Extracted text:
>>>
Wednesday, July 29, 2009

Spray On

Am I the only one who can't wait for one of these new-fangled city spray parks to open up in my area? Currently, there is one in Troy Hill, with construction under way for a Beechview park. I think I can walk to the one planned for Beltzhoover. Adults can use them, right? I'm also proud to see the city investing money in some disadvantaged areas. They may not be re-opening any closed public pools, but they are replacing them with something fun and refreshing. Instead of cutting back on amenities, this is an example of a smart budgeting compromise where the city spends a lot less money than a traditional pool, but the neighborhoods still benefit.

Added bonus: Suburban Moms venturing into Troy Hill for the first time - and enjoying it. Now if only we can get Shady Side Moms to head there...

Tuesday, July 28, 2009

Welcome to the Race

Yesterday, Franco Dok Harris officially announced that he is running for Mayor.

If elected mayor, he promised to say "yes" to enhancing economic opportunities, fighting crime, investing in education and fixing the city's infrastructure.

Is he also going to say "yes" to higher taxes? I know it's early, but I'm really curious as to where this money is going to come from. I want someone to say "yes" to implementing Controller Michael Lamb's audit recommendations. Let's use the money we have smartly instead of making lots of new grand plans.

Monday, July 27, 2009

The Squeaky Wheel Gets Lower Taxes

What is it with this state and unfair taxes? Pennsylvania, at the state and county level, continuously finds way to tax its poor unjustly in spite of State Supreme Court rulings to the contrary.

1) The state income tax is not progressive. Everybody (unless you make less than a measly $6,500) gets charged the same 3.07% or if Governor Rendell has his way 3.57%. How about we increase the income tax to 3.57% only if you are making more than $100,000 per year? $200,000? Can't we take a page out of Obama's playbook? Of course, no legislature wants to bite the hand that feeds them donations.

2) To avoid raising property taxes (where you theoretically pay more if you have a more expensive house), the state is attempting to allow counties to raise their sales tax, which is a patently regressive tax, affecting the poor more than the wealthy.

3) Where they have to rely on property taxes, they do so in a patently unjust manner, freezing property values and punishing those who live in depressed neighborhoods.

And why do we put up with it? Because the people who have the time to complain are not the people working minimum wage jobs trying to put food on the table. Some people might say charging progressive taxes is against the state Constitution which says: "All taxes shall be uniform upon the same class of subjects ...," But I say, what's one more bent rule?
<<<
Dataset content:
>>>
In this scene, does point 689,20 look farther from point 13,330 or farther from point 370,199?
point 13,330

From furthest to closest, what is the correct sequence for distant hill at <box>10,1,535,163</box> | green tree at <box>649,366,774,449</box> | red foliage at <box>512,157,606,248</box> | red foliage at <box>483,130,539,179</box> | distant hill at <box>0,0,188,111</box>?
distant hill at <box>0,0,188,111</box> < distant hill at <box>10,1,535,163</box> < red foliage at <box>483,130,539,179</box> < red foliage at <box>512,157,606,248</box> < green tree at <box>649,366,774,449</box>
<<<
Written tasks:
A - According to the blog posts, what state income tax rate does nearly everyone in Pennsylvania pay?
B - Using the blog posts, say yes or no to each statement and quote the words that decide it: (i) A spray park is planned for Beltzhoover. (ii) The city is re-opening closed public pools. (iii) The sales tax is called a regressive tax.
C - Continue the blog posts from where they stop.
The lines above come from a different source than the blog posts.

Answers provided:
A - 3.07%

B -
(i) Yes: "I think I can walk to the one planned for Beltzhoover."
(ii) No: "They may not be re-opening any closed public pools"
(iii) Yes: "which is a patently regressive tax, affecting the poor more than the wealthy."

C -
Friday, July 24, 2009

They're Back!

You've got to give it to Northside United. They're stubborn, yet they can also adjust their tactics. They started with angry gatherings at planned meetings regarding Continental's North Shore developments, followed by a bus tour of the North Side where they invited politicians to see the blight of the neighborhood first-hand. After multiple arrests from last weeks shenanigans at the Del Monte headquarters (a Continental Real Estate property), they've moved on to the Mayor's office. Next stop, the governor's house in Harrisburg? The White House? I admire their determination in this issue. They've said "Enough is enough." And at this point, no one can doubt they mean it.

Mayor Ravenstahl, can you do us a favor and listen to their cause? After being involved in the landmark Hill District Community Benefits Agreement, it'd be a shame to throw all that goodwill out the window. You want to be viewed as a brokerer of deals, not a stomper of human rights, right?

And if you don't, they could sure make a mess of things when Obama and friends come to town for the G20 in September. That'll make a bigger impression than potholes.

Thursday, July 23, 2009

Priorities in the Face of G20

My street is on the paving list for this summer, but unless some hotshot is blindly following their GPS on the way to the South Side for a Primanti Brother's sandwich photo-op, no one of any political importance is going to drive down it this September. Does that mean my street is going to get pushed to the bottom of the paving heap? Should it?
"Mr. Ravenstahl said the city will plant trees throughout Downtown, and Public Works Director Guy Costa said sections of streets including 10th Street, Oliver Avenue, William Penn Place, Sixth Avenue, Forbes Avenue and Market Street will be repaved. Railroad underpasses on Penn and Liberty avenues will also be cleaned."
If these items were on a priority list already, I'm all for them. But let's try not to "reddup" Downtown at the expense of everybody who actually lives in the city. I understand that people want to get gussied-up and show off our fair city to the G20 officials that are stopping by. But Pittsburgh was picked for the G20 for its positives and its negatives, for its tumultuous history. Nobody expects to see an immaculate Disney World. Get an army of volunteers to clean up litter and paint over graffiti if you want, but leave the Department of Public Works to do their job. It's far more positive to stick to a sensible, fair plan of paving streets, fixing potholes, and painting sign posts, than to allow line-jumping for a one-weekend event. And it serves the residents of the city the most.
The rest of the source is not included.